Der halbstaatliche französische Atomkonzern EdF bezog noch Ende 2022 Uran aus Russland. Präsident Macron hatte Uran auf der Sanktionsliste verhindert, um die strauchelnde Atomindustrie zu verschonen.
Fast alle Atomnationen sind abhängig von Russland. Der russische staatliche Atomkonzern Rosatom errichtet 20 der 53 im Bau befindlichen Reaktoren weltweit.
Unabhängig von Russland dank Atomkraft wird man also nicht.
Atomkraft: Ein Beitrag zur Energieversorgung?
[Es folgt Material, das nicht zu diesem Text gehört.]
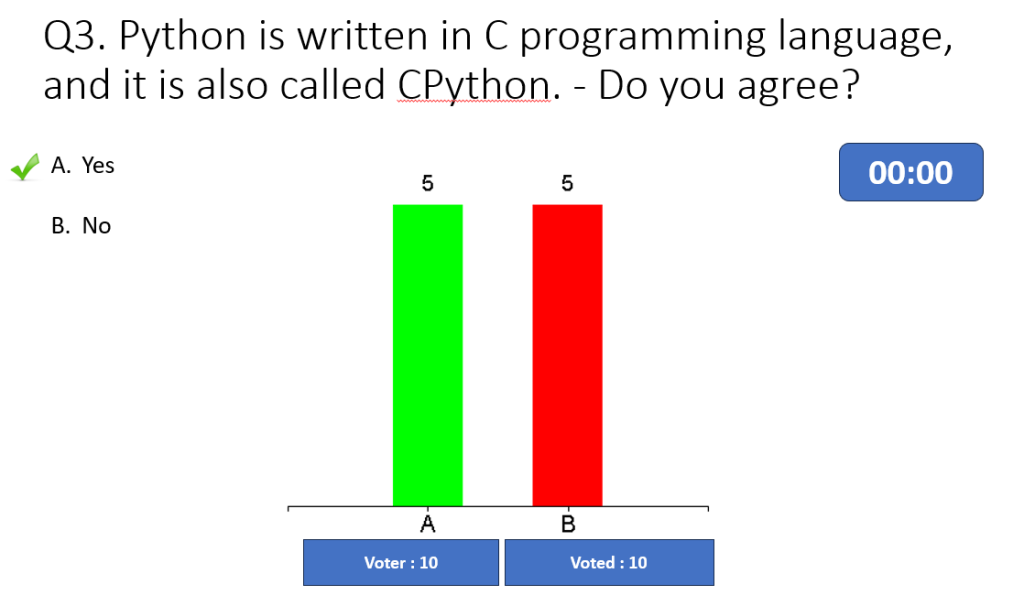 Q3. Python is written in C programming language, and it is also called CPython. - Do you agree?

A. Yes

B. No

00:00

5

5

A

B

Voter : 10

Voted : 10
Neue Atomkraftwerke in Europa haben sich als sehr teuer herausgestellt, zumal mit sehr langen Bauzeiten. Die Endlagerung des Mülls ist ungelöst. Auch weltweit ist Atomkraft auf dem Rückzug. Selbst in traditionellen Atomnationen wie Frankreich sinkt der Stromanteil durch Kernenergie. Der Beitrag von Atomkraft zum Klimaschutz ist bis auf absehbare Zeit leider bescheiden.
Als Teil eines Energiemixes kann Atomkraft durchaus einen Beitrag leisten. Der Neubau von Atomkraftwerken in Deutschland erscheint allerdings nicht als beste Option. Der Chef der Internationalen Energieagentur (IEA), Fatih Birol, bringt es auf den Punkt: "Neue konventionelle Reaktorprojekte in Deutschland würde ich nicht oben auf die Prioritätenliste setzen. Sie würden sehr viel Zeit brauchen, und in Deutschland wäre der öffentliche Widerstand dagegen sehr stark."